Microglia cells have a unique position in the immune response in the post-BBB interstitium as they are usually the first motile responders during perturbations within the extracellular biological matrix. This cell is mobile and highly amorphous and as such its characteristics can potentially be visually read by evaluating its shape and the sum of its three main structural components: the soma, the nucleus, and the dendrites. Much investigation has gone into studying its behavior and signaling during activation (Fernández-Arjona et al. 2017; Filipo et al. 2019; Kamphuis et al. 2016; Minami et al. 2012), this is the first reported evaluation within a cultured organotypic tissue model that activated a subset of MG within the tissue model with a toxic injury but left the rest of the MG in its inactivated baseline state. Thus, one of the enticing aspects of observing MG embedded within a viable tissue matrix is observing MG response events in-situ, by modifying (via toxicity) the immediate interstitium (intercellular space) amid a viable biologically active sample (as demonstrated in electrophysiology studies; Stanton et al., 1984). It is also important to note that maintains the microscopic structural layout of a mammalian brain is preserved in this tissue slice. The benefit of this condition is that it allows for evaluation of a spectrum of MG morphological changes that occur from being in a baseline state to that of being fully activated within the tissue context. However, prior to delving into these deep queries on how MG (and CNS cells) ascribes a genetic commitment that leads to stress related biochemical, proteomic changes, a reproducible clear cellular response must first be ascertained, in this study, such cellular response is morphology, and thus, how MG cell rearranges its cell membrane. Such is that this investigation into microglia’s morphology after precise toxic insult elucidates a nuanced cellular response, and in turn also revealed many details of MGs’ structural variation within its nascent CNS surroundings.

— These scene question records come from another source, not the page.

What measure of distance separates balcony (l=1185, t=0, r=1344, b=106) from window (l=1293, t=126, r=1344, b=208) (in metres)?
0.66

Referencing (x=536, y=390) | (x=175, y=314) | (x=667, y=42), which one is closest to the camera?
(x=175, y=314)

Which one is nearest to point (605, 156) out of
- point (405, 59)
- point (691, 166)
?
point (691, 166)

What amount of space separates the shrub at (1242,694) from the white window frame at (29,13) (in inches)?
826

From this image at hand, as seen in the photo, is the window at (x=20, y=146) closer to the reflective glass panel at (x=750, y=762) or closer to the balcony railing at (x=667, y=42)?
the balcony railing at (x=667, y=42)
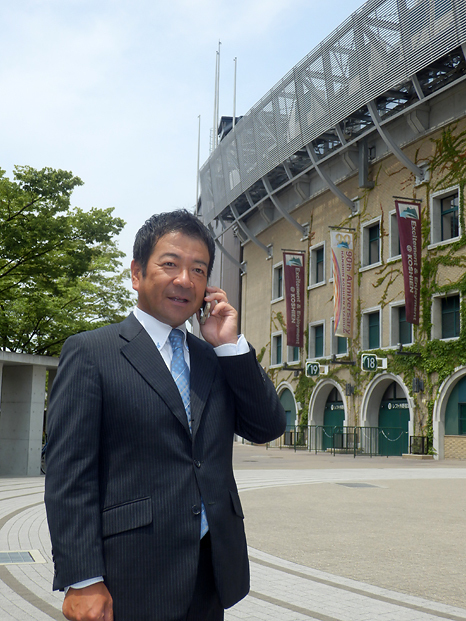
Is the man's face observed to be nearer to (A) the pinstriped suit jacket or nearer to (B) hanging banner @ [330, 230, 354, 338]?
(A) the pinstriped suit jacket

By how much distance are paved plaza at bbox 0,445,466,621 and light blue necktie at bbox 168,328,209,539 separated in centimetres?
338

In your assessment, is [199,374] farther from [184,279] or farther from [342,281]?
[342,281]

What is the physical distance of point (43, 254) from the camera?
22.2 meters

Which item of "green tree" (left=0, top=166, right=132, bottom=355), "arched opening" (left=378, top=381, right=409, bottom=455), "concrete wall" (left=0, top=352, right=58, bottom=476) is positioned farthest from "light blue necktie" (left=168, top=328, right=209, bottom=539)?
"arched opening" (left=378, top=381, right=409, bottom=455)

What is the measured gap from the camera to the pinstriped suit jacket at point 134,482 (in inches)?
87.3

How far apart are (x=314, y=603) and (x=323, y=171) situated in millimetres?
31113

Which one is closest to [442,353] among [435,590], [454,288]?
[454,288]

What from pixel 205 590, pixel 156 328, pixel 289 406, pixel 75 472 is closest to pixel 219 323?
pixel 156 328

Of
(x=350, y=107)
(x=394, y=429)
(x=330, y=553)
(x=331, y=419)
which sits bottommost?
(x=330, y=553)

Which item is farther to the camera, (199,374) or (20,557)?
(20,557)

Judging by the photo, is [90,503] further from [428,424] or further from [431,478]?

The first two characteristics, nucleus and cell body of the MG are intimately related as they are both stark visual landmarks whether MG is in its baseline state or its activated state. Albeit there are appreciable changes in size of MG when activated versus in baseline, the most consistent quantifiable change is the space between the nucleus membrane and the cell membrane, as mentioned in Graphs in Figs. 4 and 5). This is an important marker not just of size, but more so the rearrangement of MGs cell membrane borders. The amorphous nature of MG is one of its important characteristics and these stark changes to cell structure enable functions as it relates to MG’s baseline state or activated state. Thus, when MG is in its baseline state the cell membrane’s distance (the wider of the lateral 2 distances) from the nucleus is around 1 micron thick, thus it is presupposed that the rest of the membrane is thinly spread out covering a designated surface area as it conducts its baseline activities. Conversely when MG is activated the nucleus’ membrane distance from cell membrane is greater than 3 microns on average (up to 6 microns individually), which is a substantial change. This quantitative change can serve as an indicator of level of activation of MG. As such this distance can serve as a point of distinction by characterizing intermediate forms of MG, along with other ancillary visual characteristics: dendrites size, shape and nucleus placement. Irrespective of the two distinct mechanisms of cell death and injury, MG morphologically behaved in the same way at least in this rudimentary qualitative assessment of MG shape. These 2 models of toxicological insult (mercury and cyanide combined with 2-deoxy-glucose) leveraged the knowledge of toxicological agents’ mechanism of toxicity to induce a cellular response, activating MG from an M2 to an M1 state.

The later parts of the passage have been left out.